### Directions for this task
Would you copy the entries that follow exactly, leaving out every picture?
━━━━━━
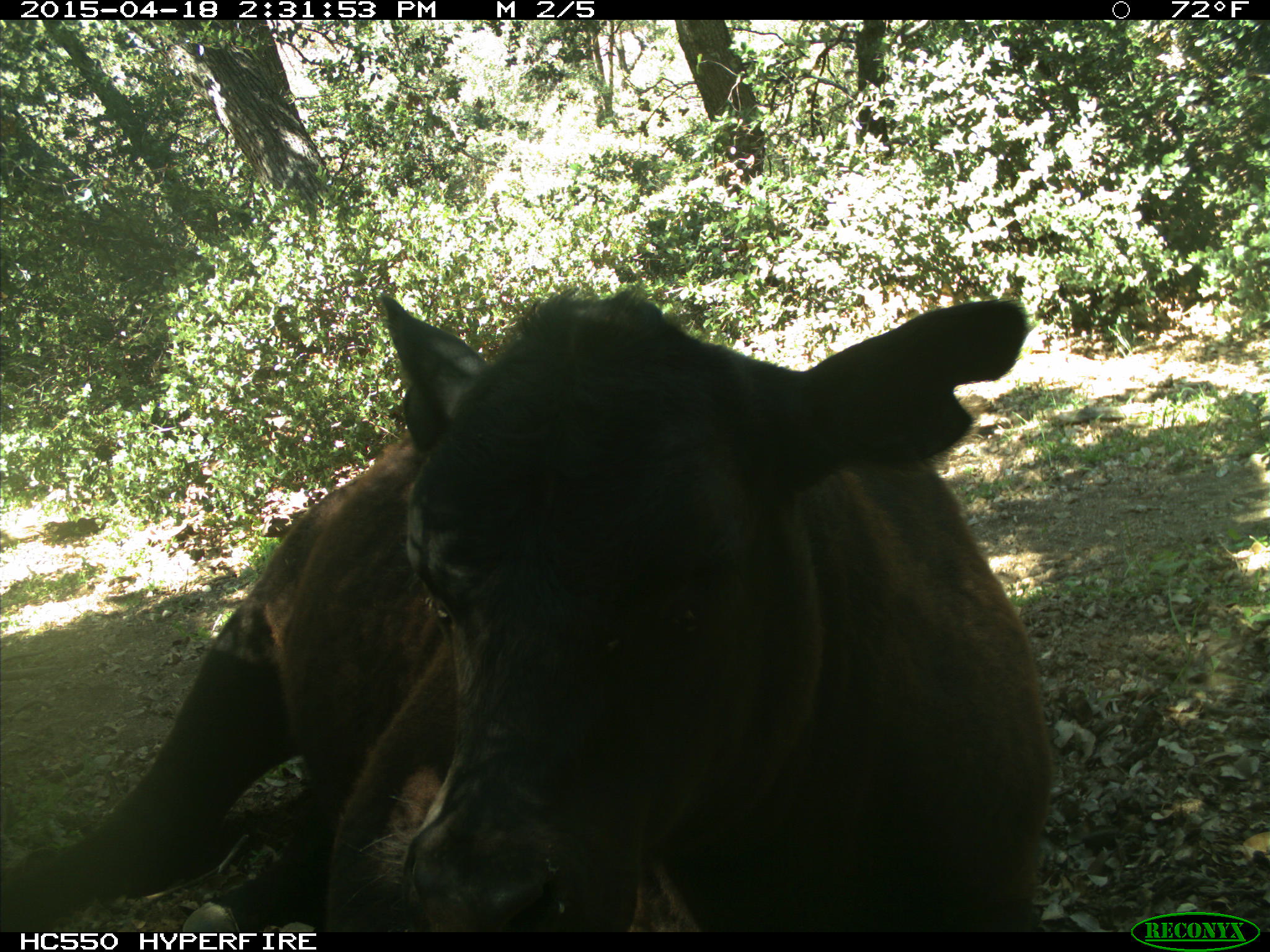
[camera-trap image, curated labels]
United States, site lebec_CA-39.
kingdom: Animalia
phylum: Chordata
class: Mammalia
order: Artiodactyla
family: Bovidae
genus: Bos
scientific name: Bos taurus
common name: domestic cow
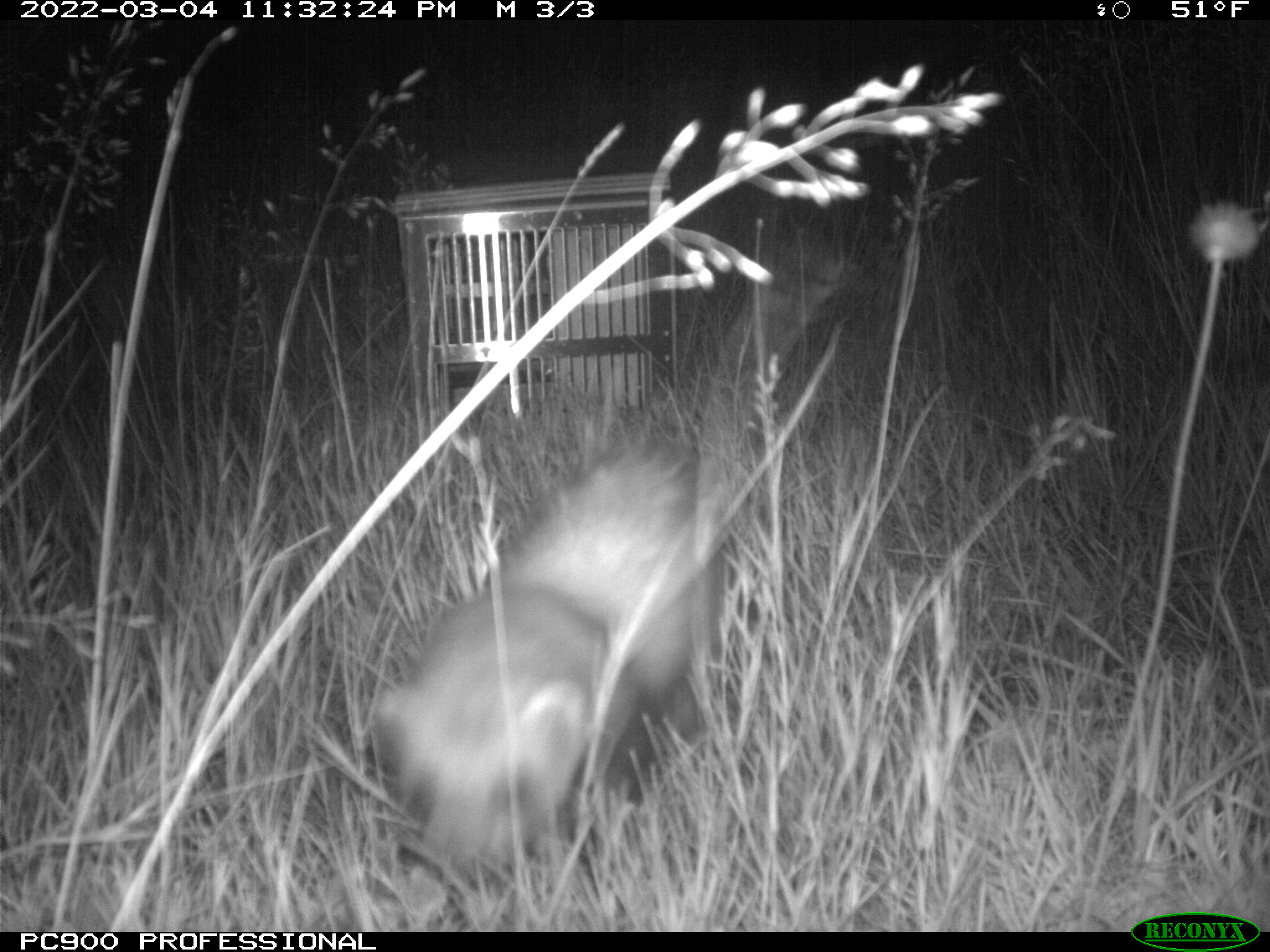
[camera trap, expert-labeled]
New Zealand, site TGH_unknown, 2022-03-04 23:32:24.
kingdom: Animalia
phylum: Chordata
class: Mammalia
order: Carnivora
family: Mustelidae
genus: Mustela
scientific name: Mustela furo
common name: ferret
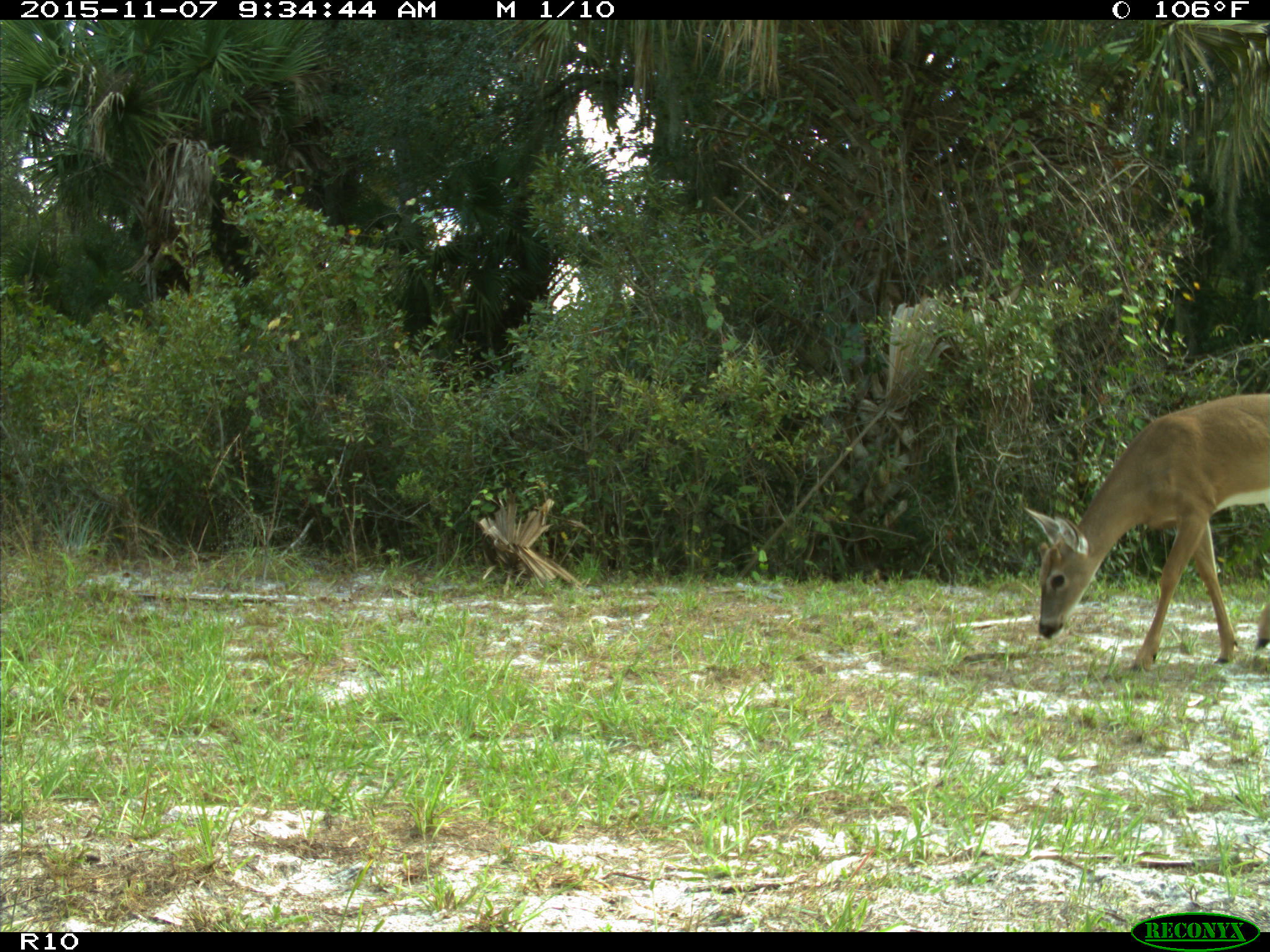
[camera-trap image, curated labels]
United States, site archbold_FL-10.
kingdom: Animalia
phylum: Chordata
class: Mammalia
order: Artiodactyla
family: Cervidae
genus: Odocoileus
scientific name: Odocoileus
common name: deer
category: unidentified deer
━━━━━━
### Response
[camera-trap image, curated labels]
United States, site lebec_CA-39.
kingdom: Animalia
phylum: Chordata
class: Mammalia
order: Artiodactyla
family: Bovidae
genus: Bos
scientific name: Bos taurus
common name: domestic cow
[camera trap, expert-labeled]
New Zealand, site TGH_unknown, 2022-03-04 23:32:24.
kingdom: Animalia
phylum: Chordata
class: Mammalia
order: Carnivora
family: Mustelidae
genus: Mustela
scientific name: Mustela furo
common name: ferret
[camera-trap image, curated labels]
United States, site archbold_FL-10.
kingdom: Animalia
phylum: Chordata
class: Mammalia
order: Artiodactyla
family: Cervidae
genus: Odocoileus
scientific name: Odocoileus
common name: deer
category: unidentified deer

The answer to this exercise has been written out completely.